Probabilistic Programming in Python

Author : Ronojoy Adhikari
Email : rjoy@imsc.res.in | Web : www.imsc.res.in/~rjoy
Github : www.github.com/ronojoy | Twitter: @phyrjoy

Part 1 : Introduction to Lea

1.1 : Getting started



In [ ]:

    
from lea import *



In [ ]:

    
# the canonical random variable : a fair coin
faircoin = Lea.fromVals('Head', 'Tail')



In [ ]:

    
# toss the coin a few times
faircoin.random(10)



In [ ]:

    
# Amitabh Bachan's coin from Sholay
sholaycoin = Lea.fromVals('Head', 'Head')

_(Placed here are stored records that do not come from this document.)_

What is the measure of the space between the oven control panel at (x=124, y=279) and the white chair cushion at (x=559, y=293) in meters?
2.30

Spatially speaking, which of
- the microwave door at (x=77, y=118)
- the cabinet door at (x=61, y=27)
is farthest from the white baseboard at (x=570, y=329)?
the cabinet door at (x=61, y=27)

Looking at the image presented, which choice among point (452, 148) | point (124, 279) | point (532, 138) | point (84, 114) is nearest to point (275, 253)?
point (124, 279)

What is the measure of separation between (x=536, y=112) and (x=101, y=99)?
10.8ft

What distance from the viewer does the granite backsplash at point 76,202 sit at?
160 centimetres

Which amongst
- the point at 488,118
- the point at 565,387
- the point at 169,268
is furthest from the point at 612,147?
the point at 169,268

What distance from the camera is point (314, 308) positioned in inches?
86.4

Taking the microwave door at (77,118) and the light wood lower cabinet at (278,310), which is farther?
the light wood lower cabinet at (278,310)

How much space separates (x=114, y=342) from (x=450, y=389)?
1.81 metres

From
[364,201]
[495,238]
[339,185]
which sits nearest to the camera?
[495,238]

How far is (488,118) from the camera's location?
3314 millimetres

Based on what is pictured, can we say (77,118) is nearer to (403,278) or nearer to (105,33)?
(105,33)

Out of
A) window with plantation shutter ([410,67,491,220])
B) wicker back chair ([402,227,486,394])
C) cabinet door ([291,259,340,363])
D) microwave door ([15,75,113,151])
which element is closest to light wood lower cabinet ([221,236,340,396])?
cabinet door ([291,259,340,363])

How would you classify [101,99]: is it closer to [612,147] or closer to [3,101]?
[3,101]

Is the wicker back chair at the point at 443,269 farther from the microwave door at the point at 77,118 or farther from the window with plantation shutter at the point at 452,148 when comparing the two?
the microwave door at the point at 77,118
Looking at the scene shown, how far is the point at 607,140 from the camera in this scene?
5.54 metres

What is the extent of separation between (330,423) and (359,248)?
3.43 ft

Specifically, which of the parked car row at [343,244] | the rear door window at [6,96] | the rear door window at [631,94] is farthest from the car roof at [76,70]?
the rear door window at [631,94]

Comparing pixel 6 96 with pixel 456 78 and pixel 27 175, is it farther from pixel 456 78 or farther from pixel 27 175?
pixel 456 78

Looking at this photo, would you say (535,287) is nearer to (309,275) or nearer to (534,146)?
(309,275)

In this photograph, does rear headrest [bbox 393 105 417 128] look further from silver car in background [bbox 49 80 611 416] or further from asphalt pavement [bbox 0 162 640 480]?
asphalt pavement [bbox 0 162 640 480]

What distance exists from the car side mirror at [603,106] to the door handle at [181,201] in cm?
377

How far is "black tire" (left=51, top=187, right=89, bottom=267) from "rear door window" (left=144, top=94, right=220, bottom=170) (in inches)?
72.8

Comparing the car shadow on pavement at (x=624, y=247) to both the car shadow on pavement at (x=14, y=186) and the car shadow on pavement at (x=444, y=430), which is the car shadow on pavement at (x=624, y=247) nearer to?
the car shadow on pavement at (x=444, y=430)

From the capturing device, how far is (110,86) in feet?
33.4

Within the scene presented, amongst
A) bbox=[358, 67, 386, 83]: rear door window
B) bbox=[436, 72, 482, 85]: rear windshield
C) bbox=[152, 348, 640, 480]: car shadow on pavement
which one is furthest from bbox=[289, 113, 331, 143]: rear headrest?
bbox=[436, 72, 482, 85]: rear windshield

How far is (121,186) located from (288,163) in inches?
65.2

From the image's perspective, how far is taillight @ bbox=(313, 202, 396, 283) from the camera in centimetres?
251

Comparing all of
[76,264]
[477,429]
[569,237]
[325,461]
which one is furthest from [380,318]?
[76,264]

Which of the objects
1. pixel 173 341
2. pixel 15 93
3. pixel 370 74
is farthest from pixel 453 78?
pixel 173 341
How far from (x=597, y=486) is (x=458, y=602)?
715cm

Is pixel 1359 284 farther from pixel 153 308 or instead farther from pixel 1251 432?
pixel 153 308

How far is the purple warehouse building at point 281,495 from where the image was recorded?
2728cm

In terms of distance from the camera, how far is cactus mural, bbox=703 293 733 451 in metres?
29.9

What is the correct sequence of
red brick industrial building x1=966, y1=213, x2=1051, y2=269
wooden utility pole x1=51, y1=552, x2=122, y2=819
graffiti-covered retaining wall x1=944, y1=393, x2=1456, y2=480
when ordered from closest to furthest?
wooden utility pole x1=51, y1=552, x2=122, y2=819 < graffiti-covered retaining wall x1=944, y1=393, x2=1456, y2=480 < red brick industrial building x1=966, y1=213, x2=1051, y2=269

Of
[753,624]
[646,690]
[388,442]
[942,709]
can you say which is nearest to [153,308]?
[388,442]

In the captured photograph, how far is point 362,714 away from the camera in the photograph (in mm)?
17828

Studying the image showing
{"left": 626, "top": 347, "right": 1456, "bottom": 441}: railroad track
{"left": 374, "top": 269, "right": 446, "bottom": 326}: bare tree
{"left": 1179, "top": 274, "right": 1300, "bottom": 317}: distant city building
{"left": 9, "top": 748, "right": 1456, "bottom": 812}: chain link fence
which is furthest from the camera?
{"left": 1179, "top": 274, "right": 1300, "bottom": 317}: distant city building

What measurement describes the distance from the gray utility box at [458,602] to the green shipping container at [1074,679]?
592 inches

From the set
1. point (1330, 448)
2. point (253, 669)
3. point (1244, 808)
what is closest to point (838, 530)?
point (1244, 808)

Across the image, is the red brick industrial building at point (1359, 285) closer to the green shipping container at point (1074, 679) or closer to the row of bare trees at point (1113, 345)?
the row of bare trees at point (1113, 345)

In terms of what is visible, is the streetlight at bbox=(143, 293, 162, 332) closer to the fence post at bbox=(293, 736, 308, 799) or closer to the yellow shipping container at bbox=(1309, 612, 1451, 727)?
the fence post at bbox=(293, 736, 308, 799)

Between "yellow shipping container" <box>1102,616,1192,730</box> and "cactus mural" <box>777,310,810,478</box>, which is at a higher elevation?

# Amitabh always wins (and, heroically, sacrifices himself for Dharamendra!)
sholaycoin.random(10)



In [ ]:

    
# more reasonably, a biased coin
biasedcoin = Lea.fromValFreqs(('Head', 1), ('Tail', 2))
# toss it a few times
biasedcoin.random(10)



In [28]:

    
# random variables with more states : a fair die
die = Lea.fromVals(1, 2, 3, 4, 5, 6)
# throw the die a few times
die.random(20)



In [29]:

    
# Lea does standard statistics
# die.mean
# die.mode
# die.var
# die.entropy

Summary : Random variables are objects. N samples are drawn from the random variable y using

y.random(N)

Standard statistical measures of distributions are provided. Nothing extraordinary (yet!).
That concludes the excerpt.